I have a large CSV file which I need to manipulate w/ Pandas. Reading the documentation, I see that choosing engine='c'
could help speed up the process. The documentation notes that to use this feature, you must declare the data types. So here is my first attempt:
data_types = {
'AccountNumber': object,
'AccountName': object,
'StatsDate': datetime,
'InvoiceDate': datetime,
'Product': object,
'LineItem': object,
'Charges': np.float64
}
df = pd.read_csv('accounting_worksheet.csv',
engine='c',
dtype=data_types,
encoding='utf-8')
However, Pandas did not recognize the items declared as datetime:
In [10]: df.info()
<class 'pandas.core.frame.DataFrame'>
Int64Index: 3669868 entries, 0 to 3669867
Data columns (total 9 columns):
AccountNumber object
AccountName object
StatsDate object
InvoiceDate object
Product object
LineItem object
Charges float64
dtypes: float64(1), object(6)
So digging around on StackOverflow I found two posts that seemed helpful and tried this instead:
import datetime
def parse_dates(x):
return datetime.strptime(x,'%m/%d/%Y')
data_types = {
'AccountNumber': object,
'AccountName': object,
'StatsDate': datetime,
'InvoiceDate': datetime,
'Product': object,
'LineItem': object,
'Charges': np.float64
}
df = pd.read_csv('accounting_worksheet.csv',
engine='c',
dtype=data_types,
parse_dates=['StatsDate','InvoiceDate'],
date_parser=parse_dates,
encoding='utf-8')
This time, I get the correct dtypes, but it took a few minutes to import the file:
In [14]: df.info()
<class 'pandas.core.frame.DataFrame'>
Int64Index: 3669868 entries, 0 to 3669867
Data columns (total 9 columns):
AccountNumber object
AccountName object
StatsDate datetime64[ns]
InvoiceDate datetime64[ns]
Product object
LineItem object
Charges float64
dtypes: datetime64[ns](2), float64(1), object(4)

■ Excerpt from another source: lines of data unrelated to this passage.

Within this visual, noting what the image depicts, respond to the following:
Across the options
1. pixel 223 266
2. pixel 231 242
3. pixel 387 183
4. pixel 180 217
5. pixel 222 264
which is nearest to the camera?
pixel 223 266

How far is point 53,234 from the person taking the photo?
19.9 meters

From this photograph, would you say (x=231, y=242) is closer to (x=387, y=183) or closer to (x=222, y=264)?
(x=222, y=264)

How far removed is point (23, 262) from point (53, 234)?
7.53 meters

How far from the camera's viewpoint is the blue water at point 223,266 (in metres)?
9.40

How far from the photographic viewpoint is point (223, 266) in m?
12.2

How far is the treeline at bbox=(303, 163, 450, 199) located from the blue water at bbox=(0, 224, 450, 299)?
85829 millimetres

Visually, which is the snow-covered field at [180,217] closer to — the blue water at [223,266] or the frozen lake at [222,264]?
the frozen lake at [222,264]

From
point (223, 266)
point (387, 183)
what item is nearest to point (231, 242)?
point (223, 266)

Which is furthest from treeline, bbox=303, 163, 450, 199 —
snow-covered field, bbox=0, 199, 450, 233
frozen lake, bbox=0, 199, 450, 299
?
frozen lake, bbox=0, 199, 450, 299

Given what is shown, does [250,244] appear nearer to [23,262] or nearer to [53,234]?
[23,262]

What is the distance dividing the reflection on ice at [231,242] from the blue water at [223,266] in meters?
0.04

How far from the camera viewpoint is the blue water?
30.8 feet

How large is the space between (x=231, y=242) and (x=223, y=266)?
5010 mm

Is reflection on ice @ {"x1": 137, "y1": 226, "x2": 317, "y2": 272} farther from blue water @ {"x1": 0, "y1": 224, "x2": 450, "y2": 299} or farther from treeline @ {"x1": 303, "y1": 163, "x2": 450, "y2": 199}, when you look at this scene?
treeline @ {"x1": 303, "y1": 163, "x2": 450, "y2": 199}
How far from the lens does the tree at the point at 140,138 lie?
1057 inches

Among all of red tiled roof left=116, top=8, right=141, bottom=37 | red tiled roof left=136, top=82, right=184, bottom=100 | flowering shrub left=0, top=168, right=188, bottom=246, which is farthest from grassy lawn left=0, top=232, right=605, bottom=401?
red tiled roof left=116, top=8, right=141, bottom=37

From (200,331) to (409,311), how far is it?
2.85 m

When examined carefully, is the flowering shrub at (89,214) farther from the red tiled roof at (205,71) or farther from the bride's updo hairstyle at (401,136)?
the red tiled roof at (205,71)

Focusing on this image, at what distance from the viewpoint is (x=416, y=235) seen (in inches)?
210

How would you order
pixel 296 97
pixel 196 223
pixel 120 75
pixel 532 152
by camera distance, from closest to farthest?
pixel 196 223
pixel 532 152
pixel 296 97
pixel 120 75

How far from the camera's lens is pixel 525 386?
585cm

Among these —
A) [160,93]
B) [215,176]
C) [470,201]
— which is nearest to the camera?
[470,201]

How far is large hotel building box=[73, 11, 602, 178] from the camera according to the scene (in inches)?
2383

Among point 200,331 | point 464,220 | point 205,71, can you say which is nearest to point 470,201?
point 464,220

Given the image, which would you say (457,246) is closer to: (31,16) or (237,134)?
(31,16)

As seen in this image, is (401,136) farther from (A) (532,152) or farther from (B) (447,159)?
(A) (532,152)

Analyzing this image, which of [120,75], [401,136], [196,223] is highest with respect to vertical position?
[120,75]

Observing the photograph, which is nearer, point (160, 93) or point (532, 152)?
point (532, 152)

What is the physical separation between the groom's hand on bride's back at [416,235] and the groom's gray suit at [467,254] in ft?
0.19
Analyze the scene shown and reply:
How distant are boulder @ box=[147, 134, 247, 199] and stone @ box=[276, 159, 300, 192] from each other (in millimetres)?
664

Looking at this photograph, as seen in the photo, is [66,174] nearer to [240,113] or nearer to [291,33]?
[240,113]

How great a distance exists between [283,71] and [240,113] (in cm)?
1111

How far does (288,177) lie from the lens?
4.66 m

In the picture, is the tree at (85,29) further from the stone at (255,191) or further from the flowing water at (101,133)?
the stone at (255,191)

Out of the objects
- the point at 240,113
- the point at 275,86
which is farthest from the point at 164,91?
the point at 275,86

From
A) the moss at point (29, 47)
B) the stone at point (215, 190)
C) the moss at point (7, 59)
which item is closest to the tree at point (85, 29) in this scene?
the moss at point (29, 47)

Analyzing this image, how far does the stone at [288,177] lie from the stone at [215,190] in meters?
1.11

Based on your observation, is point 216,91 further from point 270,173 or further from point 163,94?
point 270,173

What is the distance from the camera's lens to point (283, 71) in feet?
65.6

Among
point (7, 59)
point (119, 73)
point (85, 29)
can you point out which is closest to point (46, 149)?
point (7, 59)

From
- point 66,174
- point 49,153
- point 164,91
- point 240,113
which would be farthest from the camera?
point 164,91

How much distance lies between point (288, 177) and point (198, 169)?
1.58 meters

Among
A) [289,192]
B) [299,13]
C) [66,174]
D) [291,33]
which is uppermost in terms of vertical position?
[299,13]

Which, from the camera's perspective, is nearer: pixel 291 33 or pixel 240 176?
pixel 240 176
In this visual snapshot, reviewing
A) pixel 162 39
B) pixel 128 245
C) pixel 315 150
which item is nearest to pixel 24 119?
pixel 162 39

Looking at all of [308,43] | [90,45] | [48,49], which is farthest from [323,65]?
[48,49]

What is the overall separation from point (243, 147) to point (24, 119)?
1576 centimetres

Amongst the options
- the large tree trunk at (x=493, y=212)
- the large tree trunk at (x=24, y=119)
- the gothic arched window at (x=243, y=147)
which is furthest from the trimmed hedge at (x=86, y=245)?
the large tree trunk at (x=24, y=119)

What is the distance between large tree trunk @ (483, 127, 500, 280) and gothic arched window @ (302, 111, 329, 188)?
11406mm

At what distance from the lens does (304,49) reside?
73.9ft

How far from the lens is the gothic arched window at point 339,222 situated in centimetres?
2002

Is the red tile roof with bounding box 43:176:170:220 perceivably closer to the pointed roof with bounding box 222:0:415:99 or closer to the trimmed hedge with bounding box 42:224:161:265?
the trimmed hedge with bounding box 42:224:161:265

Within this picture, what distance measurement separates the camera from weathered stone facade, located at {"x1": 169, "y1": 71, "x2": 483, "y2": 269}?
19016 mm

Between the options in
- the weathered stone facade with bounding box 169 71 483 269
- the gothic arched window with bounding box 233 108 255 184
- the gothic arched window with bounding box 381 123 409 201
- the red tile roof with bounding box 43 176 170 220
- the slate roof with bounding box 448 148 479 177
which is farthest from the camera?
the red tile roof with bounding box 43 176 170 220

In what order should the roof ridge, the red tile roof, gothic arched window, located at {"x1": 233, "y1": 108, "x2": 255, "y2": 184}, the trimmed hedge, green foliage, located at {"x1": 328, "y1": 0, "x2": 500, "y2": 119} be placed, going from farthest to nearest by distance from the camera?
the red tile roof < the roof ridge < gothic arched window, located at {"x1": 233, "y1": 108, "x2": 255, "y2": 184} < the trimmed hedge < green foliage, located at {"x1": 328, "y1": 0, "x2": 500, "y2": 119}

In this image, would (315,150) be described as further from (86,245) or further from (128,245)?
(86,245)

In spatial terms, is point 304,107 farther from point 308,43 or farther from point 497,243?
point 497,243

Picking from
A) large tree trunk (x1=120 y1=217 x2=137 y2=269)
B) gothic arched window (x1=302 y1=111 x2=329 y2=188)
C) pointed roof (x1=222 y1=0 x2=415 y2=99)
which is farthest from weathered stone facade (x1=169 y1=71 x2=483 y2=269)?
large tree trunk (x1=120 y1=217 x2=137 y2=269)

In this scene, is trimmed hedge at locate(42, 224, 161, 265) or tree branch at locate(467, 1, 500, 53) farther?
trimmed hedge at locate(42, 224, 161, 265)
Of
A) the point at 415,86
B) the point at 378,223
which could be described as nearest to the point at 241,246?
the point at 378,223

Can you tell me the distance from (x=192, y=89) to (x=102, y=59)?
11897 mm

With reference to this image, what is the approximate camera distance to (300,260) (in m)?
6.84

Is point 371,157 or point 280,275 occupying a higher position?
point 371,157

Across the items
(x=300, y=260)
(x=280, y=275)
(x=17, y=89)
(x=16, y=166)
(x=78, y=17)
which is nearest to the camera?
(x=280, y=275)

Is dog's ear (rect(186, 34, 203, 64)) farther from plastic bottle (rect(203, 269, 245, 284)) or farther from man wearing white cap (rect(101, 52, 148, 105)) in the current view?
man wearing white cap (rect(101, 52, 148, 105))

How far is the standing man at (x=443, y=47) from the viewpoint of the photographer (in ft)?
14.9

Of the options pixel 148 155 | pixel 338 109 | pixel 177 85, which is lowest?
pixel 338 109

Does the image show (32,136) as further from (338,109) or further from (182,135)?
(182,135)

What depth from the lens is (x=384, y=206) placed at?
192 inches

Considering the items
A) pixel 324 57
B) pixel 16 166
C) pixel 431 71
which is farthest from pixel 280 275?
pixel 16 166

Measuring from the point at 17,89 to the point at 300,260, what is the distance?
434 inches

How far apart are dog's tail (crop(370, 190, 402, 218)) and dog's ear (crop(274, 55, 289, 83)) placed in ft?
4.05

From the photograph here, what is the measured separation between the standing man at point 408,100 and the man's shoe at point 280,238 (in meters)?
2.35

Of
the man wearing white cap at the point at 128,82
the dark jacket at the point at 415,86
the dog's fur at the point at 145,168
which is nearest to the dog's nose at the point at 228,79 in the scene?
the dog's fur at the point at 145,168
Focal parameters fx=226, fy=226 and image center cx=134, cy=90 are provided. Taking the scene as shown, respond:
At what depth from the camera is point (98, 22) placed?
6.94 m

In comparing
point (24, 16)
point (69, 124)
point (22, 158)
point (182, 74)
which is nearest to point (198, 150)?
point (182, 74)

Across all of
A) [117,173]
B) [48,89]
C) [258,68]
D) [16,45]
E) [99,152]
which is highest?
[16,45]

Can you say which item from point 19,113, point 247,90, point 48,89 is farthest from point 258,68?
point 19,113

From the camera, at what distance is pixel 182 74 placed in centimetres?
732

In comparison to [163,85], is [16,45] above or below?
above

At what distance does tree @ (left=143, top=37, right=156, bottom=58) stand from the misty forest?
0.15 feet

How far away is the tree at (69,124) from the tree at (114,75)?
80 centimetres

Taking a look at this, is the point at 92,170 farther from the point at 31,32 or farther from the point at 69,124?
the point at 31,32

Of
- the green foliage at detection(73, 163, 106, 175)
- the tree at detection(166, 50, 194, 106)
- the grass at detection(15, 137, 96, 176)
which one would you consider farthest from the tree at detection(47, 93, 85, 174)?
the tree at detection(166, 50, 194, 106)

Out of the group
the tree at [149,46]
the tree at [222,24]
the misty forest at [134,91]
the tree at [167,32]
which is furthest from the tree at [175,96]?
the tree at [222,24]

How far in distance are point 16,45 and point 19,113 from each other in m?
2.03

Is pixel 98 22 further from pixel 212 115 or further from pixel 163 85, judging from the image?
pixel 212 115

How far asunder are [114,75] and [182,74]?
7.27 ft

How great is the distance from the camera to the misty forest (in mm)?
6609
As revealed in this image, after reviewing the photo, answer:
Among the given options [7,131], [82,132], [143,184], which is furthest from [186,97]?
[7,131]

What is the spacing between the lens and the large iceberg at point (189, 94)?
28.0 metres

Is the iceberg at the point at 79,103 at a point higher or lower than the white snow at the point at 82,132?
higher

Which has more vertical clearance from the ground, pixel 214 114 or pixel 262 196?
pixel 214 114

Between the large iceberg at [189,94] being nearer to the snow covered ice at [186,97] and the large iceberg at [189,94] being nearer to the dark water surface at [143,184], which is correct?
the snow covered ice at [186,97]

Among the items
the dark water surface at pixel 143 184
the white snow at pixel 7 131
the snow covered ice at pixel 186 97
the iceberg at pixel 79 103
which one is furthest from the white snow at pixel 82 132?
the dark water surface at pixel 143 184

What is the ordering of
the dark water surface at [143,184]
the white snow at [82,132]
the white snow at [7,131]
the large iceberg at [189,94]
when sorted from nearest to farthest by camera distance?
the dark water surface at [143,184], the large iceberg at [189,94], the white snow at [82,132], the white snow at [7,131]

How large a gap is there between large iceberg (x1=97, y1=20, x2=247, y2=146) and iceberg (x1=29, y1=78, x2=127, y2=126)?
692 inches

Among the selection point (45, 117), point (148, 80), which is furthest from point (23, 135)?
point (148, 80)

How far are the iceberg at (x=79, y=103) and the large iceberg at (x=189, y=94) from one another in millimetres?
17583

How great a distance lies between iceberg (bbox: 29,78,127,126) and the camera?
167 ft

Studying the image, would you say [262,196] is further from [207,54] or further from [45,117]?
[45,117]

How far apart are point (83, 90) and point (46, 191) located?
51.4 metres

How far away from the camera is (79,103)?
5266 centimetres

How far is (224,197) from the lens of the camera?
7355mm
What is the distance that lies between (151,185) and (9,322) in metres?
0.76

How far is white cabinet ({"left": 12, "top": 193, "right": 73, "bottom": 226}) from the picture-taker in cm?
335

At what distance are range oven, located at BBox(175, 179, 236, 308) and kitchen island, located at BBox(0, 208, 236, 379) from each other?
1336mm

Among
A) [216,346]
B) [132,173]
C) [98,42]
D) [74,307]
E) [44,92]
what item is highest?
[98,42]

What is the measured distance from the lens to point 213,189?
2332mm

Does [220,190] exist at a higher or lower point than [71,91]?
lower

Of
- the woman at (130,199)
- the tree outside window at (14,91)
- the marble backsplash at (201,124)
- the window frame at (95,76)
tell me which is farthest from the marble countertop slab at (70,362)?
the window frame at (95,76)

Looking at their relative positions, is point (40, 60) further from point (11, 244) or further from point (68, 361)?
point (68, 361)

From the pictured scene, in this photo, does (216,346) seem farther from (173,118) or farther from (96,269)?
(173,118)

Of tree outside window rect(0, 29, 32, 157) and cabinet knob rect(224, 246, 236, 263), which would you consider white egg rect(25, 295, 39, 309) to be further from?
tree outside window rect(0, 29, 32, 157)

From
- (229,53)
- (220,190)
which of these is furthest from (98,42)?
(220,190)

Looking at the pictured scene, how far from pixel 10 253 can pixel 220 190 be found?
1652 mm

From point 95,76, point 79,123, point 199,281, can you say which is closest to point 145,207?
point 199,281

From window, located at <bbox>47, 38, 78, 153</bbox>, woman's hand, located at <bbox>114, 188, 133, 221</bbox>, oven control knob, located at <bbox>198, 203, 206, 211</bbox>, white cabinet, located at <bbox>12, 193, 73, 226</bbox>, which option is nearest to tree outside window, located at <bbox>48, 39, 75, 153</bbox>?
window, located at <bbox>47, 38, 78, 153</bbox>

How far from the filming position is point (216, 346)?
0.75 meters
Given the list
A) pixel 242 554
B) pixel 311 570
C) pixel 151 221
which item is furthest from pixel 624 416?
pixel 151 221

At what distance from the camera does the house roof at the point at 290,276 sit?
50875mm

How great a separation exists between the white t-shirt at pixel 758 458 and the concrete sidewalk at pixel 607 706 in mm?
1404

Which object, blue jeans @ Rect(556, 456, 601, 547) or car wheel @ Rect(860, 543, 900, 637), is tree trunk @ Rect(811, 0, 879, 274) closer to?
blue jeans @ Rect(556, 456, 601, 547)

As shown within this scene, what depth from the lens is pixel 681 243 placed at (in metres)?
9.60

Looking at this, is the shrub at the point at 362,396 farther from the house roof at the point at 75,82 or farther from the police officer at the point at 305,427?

For now, I've resorted to the first method outlined here, then after importing running this:
df['StatsDate'] = pd.to_datetime(df['StatsDate'],format='%m/%d/%Y')
df['InvoiceDate'] = pd.to_datetime(df['InvoiceDate'],format='%m/%d/%Y')
This file will continue to grow in size, so I'm looking for the most optimized way of doing this. Is there a more efficient solution?